In the entries below, find each line with the string "site" and copy it.

Collected data:
* * * * * * *

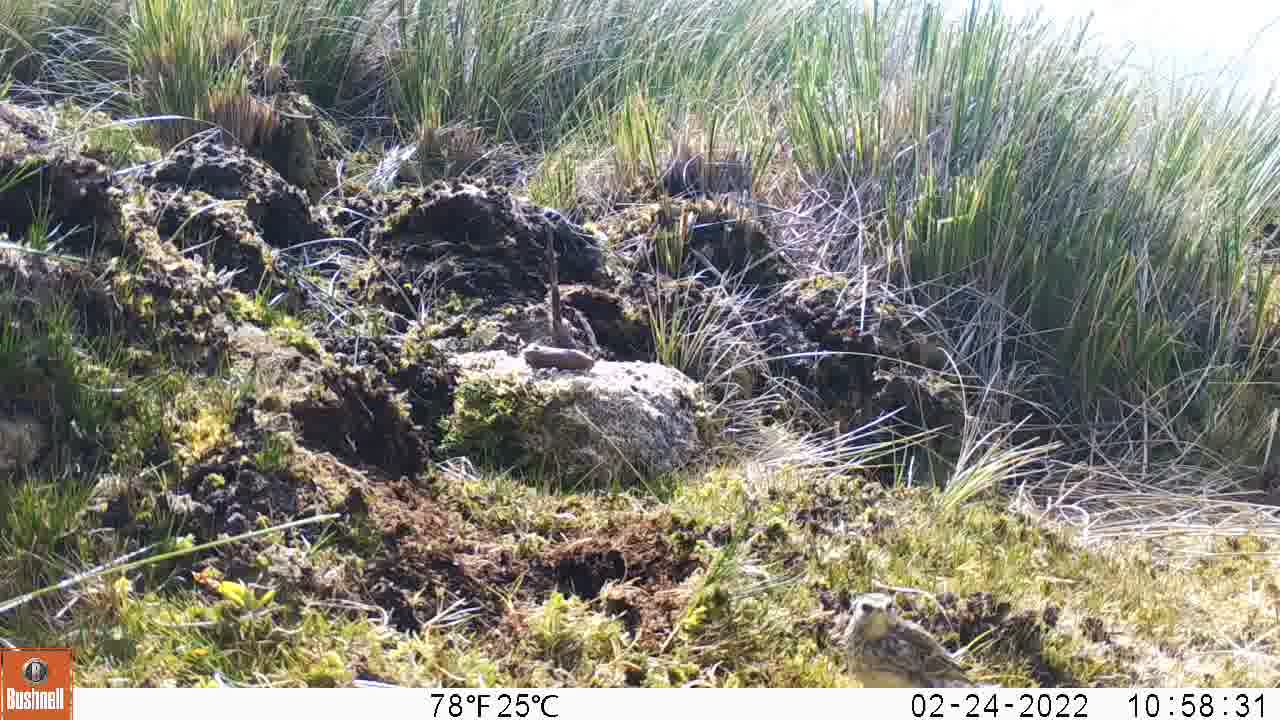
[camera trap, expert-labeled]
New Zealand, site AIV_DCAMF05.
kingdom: Animalia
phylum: Chordata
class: Aves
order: Passeriformes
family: Motacillidae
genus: Anthus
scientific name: Anthus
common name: pipit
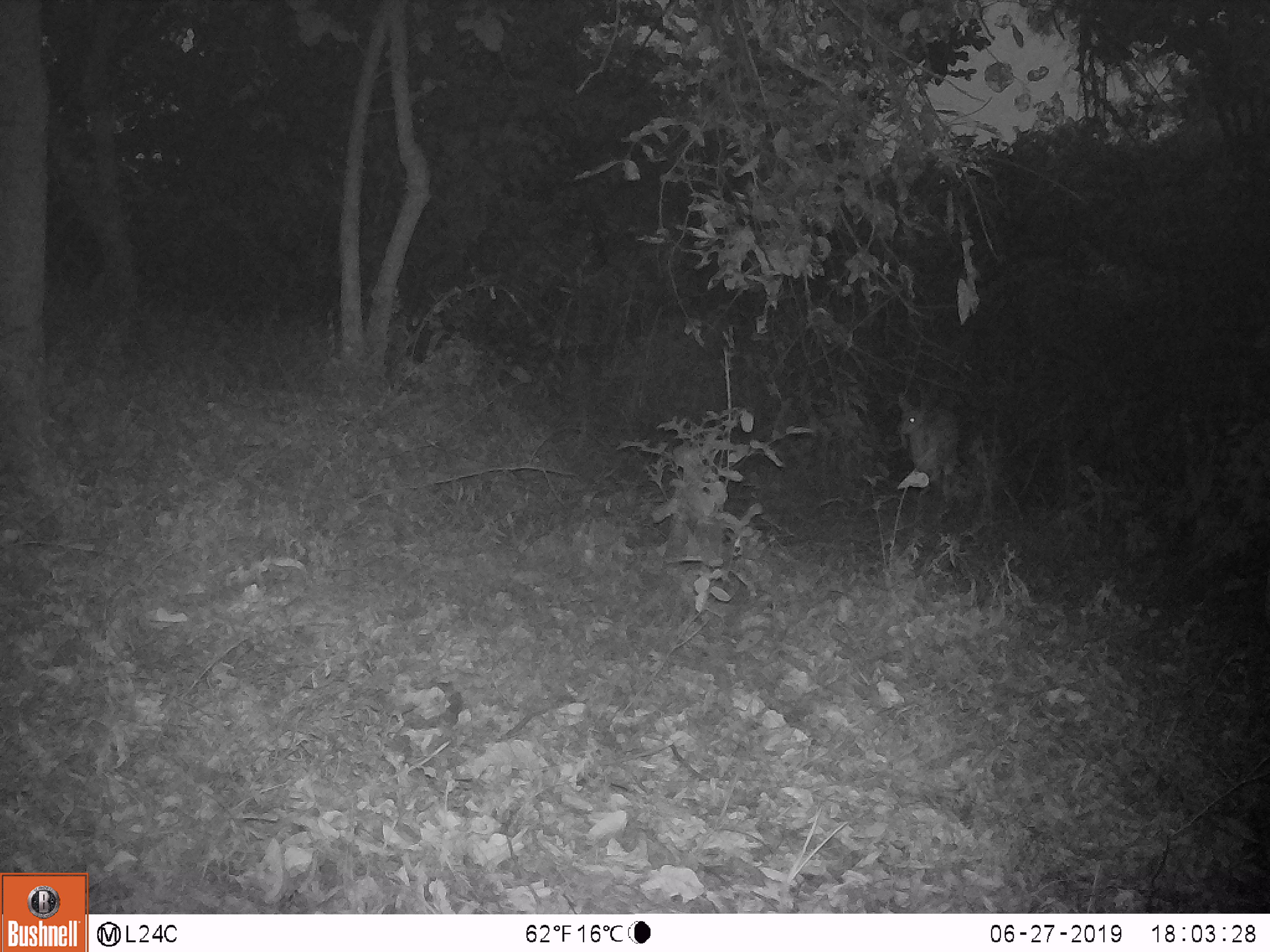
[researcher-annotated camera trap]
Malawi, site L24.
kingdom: Animalia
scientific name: Animalia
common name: other animal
Other animal (Animalia), count 1.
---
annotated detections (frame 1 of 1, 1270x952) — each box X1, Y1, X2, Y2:
other animal: 898, 388, 963, 482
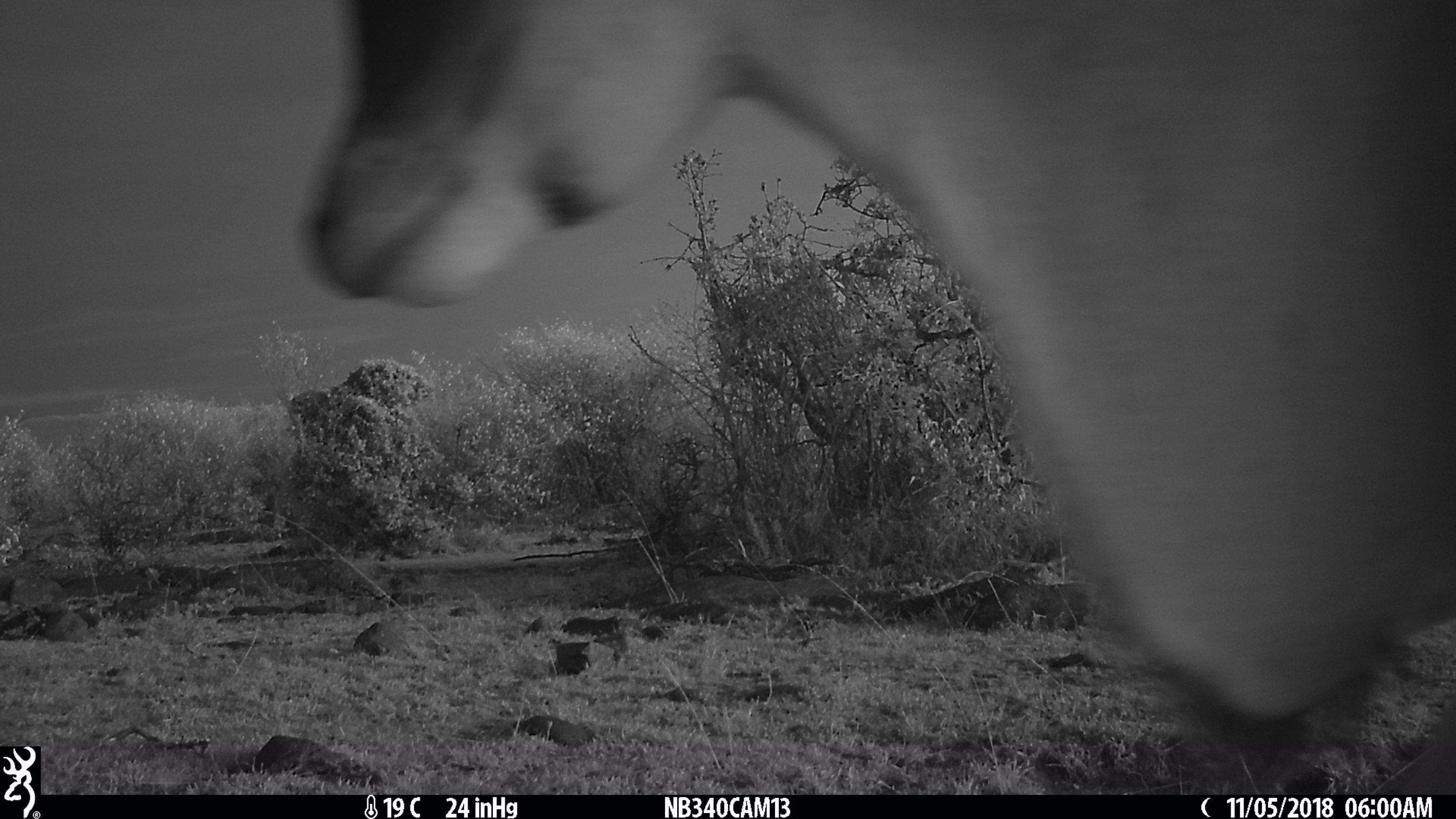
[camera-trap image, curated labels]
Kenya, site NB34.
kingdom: Animalia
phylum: Chordata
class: Mammalia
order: Artiodactyla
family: Bovidae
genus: Tragelaphus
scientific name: Tragelaphus oryx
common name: eland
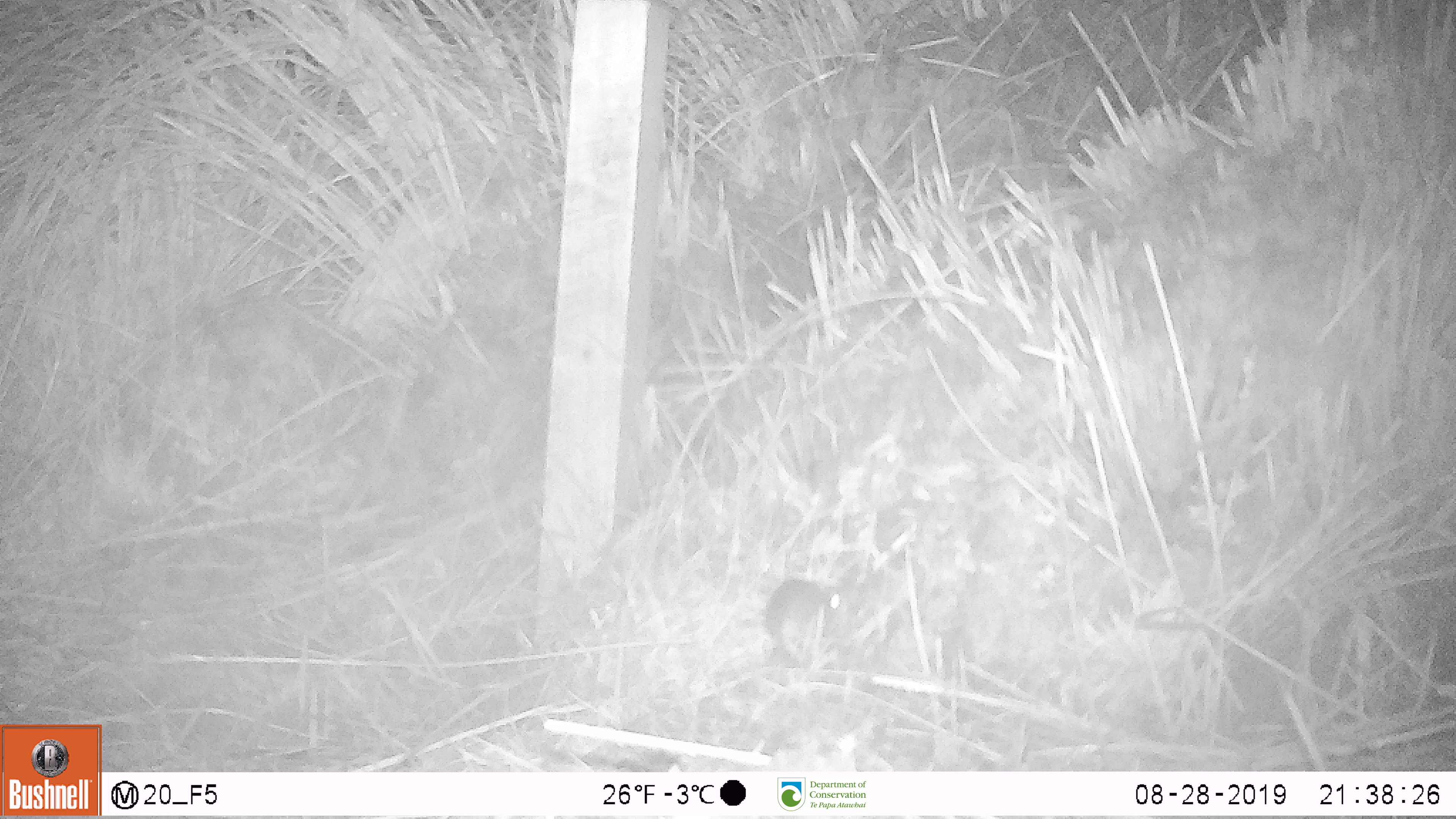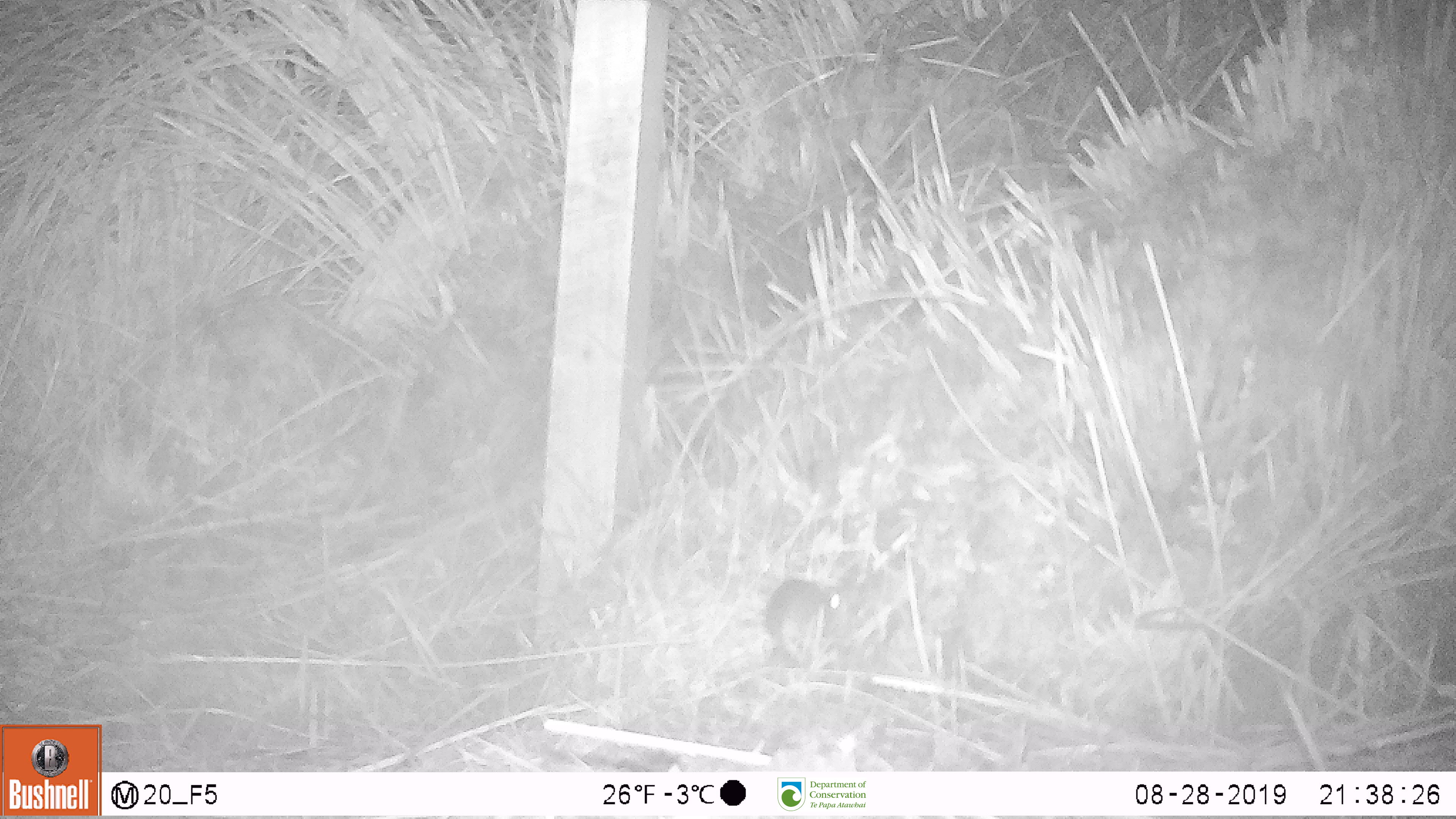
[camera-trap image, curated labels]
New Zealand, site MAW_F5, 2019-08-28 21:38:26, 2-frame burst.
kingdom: Animalia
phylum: Chordata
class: Mammalia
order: Rodentia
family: Muridae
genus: Mus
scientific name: Mus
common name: mouse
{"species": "mouse (Mus)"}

* * * * * * *

• _ANSWER TO THIS TASK_
New Zealand, site AIV_DCAMF05.
Malawi, site L24.
Kenya, site NB34.
New Zealand, site MAW_F5, 2019-08-28 21:38:26, 2-frame burst.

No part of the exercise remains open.